2020年第81回応用物理学会秋季学術講演会

講演情報

一般セッション(口頭講演)

12 有機分子・バイオエレクトロニクス » 12.7 医用工学・バイオチップ

[9a-Z12-1~11] 12.7 医用工学・バイオチップ

2020年9月9日(水) 09:00 〜 12:00 Z12

野田 俊彦(豊橋技科大)、田中 徹(東北大)

11:15 〜 11:30

[9a-Z12-9] Adaptive Time Domain Average Stochastic Resonance System for Magnetocardiographic Detection at Room Temperature

Zhiqiang Liao1、Sekino Masaki1、Akihiro Kuwahata1、Hitoshi Tabata1 (1.Univ. of Tokyo)

キーワード:stochastic resonance, MCG detection, heart signal processing

Magnetocardiogram (MCG) is a kind of magnetic field which is generated in the heart by the electrical activity. MCG has great potential to improve the diagnosis of diseases and to clarify the biological functions of heart. At present, the most reliable MCG measuring device is superconducting quantum interference device (SQUID). The SQUID magnetometer has high sensitivity, but it incurs high equipment and operational costs, especially the purchase of liquid helium.
In order to reduce the cost and make the MCG can be measured at room temperature, many different sensors like OPM, TMR sensors, etc. have been researched. But at present, in the signal processing part, the performance of traditional time domain average (TDA) method is still insufficient to meet the clinical needs. In this study, we focused on improving the overall detection performance of the system from the part of signal processing by stochastic resonance (SR) combining with improved traditional TDA method.
SR refers to a situation where the mere addition of random noise to the dynamics improves a system’s sensitivity to discriminate weak information-carrying signals. Because the stochastic resonance system is a nonlinear system, the adjustment of its parameters is complex. Therefore, in this study, ant lion optimization algorithm is used so that the whole device can adaptively complete the parameter matching and get the appropriate results of MCG.
In this research, we will first improve the traditional TDA method and combine SR and ant lion optimization algorithm as an adaptive MCG detection system which can work at room temperature. Finally, we will use the proposed system to detect the MCG of the rats and verify the effectiveness of the proposed system.

> _Extracted data_
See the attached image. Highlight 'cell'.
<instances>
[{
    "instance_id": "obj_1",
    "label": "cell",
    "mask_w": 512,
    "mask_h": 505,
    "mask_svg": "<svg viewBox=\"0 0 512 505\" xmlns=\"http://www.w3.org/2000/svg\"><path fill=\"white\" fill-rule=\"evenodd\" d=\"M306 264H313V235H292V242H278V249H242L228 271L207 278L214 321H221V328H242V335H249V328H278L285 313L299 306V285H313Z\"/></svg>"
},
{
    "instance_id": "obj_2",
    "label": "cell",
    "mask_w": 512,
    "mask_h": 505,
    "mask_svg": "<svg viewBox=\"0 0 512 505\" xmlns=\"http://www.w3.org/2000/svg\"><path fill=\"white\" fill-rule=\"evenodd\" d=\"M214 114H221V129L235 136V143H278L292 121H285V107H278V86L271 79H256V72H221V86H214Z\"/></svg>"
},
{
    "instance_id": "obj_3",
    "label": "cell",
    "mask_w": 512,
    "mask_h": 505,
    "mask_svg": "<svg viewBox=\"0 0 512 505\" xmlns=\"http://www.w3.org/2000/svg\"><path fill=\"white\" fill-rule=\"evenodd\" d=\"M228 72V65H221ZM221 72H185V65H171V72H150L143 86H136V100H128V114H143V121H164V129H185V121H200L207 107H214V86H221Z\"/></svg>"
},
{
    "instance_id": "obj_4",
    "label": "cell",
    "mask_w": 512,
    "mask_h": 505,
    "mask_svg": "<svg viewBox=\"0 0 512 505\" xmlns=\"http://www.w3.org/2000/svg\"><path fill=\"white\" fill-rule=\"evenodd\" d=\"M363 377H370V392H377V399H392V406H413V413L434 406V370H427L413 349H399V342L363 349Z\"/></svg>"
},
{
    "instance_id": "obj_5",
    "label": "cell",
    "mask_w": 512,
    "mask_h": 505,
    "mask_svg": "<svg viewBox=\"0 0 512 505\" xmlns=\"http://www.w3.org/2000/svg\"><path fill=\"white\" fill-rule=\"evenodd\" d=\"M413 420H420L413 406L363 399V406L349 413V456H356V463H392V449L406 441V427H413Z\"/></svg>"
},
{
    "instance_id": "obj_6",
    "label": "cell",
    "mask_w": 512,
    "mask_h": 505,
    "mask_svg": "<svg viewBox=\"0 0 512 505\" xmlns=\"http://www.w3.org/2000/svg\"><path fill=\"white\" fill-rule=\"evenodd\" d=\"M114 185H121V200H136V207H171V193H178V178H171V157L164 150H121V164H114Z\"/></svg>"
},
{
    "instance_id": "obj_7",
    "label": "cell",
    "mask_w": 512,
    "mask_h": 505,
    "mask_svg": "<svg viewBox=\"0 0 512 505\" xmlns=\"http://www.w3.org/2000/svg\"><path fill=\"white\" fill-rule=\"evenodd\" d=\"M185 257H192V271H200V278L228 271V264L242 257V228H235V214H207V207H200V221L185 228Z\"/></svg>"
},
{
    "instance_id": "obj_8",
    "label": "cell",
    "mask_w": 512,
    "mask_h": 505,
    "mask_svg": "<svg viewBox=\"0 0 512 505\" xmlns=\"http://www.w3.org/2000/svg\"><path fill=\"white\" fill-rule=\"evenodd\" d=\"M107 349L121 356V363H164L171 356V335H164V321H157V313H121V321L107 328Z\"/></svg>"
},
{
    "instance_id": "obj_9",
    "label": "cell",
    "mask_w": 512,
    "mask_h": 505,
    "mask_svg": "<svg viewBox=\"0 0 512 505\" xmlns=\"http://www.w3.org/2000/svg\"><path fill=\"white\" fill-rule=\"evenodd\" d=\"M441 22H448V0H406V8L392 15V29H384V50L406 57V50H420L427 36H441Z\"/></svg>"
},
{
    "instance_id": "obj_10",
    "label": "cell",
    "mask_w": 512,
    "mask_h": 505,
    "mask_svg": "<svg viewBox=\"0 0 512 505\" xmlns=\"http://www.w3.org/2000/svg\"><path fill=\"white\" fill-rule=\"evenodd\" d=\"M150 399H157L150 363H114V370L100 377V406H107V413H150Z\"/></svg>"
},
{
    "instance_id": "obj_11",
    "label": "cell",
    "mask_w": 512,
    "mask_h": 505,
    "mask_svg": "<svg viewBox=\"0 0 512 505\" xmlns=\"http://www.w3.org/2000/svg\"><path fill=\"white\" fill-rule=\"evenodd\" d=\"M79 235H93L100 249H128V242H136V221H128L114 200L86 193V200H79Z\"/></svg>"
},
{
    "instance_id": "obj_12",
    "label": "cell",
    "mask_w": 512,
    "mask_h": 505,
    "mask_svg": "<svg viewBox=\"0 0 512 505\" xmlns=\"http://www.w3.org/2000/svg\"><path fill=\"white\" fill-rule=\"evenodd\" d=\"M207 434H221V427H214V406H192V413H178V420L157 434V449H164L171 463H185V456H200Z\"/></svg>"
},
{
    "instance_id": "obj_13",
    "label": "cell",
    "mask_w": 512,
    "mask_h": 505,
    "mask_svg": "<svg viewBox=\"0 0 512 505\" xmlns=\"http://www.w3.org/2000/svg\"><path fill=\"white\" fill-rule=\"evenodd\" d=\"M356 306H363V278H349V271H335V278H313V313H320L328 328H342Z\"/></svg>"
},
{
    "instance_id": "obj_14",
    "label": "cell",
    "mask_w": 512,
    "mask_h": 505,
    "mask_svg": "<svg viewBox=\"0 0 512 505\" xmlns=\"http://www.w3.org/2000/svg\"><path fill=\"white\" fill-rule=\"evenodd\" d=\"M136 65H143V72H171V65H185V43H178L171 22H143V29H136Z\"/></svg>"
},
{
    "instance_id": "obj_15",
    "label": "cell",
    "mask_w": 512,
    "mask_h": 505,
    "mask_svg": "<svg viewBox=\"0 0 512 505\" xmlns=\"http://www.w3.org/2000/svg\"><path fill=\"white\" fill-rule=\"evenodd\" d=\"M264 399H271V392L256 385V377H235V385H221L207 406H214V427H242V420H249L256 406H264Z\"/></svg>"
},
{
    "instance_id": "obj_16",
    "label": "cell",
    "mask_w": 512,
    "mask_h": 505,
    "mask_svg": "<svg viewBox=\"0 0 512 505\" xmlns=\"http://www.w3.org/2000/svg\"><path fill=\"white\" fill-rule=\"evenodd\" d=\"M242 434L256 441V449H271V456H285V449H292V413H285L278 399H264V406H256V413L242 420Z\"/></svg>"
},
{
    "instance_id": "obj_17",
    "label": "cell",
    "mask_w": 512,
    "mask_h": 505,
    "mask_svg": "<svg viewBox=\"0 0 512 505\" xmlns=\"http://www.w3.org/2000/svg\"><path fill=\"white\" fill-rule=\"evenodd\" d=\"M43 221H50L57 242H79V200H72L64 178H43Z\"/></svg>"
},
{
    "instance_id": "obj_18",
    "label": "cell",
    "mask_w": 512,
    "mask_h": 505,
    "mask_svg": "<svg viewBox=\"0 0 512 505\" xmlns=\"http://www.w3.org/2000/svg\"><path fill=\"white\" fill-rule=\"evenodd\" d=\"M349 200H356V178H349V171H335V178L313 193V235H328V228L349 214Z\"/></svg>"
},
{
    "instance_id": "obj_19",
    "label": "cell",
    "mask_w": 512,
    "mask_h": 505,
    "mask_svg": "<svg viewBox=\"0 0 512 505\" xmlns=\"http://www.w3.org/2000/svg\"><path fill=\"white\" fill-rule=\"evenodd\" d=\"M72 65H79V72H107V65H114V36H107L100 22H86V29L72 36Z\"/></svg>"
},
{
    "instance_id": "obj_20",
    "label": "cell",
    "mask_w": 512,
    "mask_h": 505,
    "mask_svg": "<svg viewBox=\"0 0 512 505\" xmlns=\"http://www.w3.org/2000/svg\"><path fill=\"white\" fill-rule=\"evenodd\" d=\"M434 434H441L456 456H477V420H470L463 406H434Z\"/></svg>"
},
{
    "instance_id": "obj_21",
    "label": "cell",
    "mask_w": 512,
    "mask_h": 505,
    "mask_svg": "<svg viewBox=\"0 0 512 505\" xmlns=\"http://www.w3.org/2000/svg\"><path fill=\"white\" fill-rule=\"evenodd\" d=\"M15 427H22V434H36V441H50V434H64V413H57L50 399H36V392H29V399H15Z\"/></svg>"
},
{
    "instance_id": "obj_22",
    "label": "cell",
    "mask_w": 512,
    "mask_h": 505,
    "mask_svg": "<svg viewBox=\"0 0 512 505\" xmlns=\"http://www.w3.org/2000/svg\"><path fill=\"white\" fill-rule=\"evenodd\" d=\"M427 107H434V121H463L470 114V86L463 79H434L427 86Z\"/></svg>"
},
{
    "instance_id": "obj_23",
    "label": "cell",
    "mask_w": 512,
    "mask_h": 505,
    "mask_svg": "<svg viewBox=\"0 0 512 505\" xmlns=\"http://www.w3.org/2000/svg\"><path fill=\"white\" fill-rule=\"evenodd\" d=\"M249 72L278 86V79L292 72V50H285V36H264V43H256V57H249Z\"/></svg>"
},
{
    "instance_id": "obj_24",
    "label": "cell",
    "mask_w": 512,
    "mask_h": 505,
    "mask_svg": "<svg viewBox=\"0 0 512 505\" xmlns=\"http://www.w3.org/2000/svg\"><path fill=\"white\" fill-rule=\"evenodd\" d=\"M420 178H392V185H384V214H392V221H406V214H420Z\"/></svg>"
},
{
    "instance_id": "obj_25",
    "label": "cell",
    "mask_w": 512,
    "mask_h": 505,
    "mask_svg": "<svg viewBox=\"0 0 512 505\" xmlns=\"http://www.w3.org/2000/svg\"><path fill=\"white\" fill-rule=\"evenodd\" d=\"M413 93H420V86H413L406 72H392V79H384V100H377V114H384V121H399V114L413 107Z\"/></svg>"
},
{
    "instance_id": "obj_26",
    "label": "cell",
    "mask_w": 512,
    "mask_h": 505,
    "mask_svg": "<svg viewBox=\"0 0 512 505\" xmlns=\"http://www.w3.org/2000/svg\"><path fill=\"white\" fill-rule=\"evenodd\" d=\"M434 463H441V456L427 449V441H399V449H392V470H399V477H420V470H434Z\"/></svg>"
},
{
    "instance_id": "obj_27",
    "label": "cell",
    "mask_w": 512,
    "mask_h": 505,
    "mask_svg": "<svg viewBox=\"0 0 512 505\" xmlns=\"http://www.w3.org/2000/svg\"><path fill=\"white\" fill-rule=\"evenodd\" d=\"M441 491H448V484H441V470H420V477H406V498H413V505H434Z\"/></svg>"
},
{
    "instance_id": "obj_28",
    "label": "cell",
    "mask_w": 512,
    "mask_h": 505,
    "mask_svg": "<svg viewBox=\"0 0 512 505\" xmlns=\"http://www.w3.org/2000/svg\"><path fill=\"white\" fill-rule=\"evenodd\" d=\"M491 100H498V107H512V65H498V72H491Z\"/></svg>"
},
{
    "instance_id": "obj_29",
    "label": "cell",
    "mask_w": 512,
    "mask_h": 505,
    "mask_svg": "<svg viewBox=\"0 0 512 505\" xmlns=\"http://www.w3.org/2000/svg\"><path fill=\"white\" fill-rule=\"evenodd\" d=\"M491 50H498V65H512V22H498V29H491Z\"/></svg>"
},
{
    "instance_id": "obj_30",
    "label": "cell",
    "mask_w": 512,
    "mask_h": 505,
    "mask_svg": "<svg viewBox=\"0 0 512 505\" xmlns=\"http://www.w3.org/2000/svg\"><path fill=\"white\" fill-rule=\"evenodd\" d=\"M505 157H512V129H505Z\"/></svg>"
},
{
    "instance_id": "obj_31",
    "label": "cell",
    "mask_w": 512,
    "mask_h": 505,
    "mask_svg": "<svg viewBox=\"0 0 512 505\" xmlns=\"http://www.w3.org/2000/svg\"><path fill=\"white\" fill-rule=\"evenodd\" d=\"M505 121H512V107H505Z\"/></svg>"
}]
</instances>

> _Task prompt_
Write out, word for word, the part of the magnetocardiography abstract that begins with the words containing "Magnetocardiogram (MCG) is" and ends with "of liquid helium.".

> _Written response_
Magnetocardiogram (MCG) is a kind of magnetic field which is generated in the heart by the electrical activity. MCG has great potential to improve the diagnosis of diseases and to clarify the biological functions of heart. At present, the most reliable MCG measuring device is superconducting quantum interference device (SQUID). The SQUID magnetometer has high sensitivity, but it incurs high equipment and operational costs, especially the purchase of liquid helium.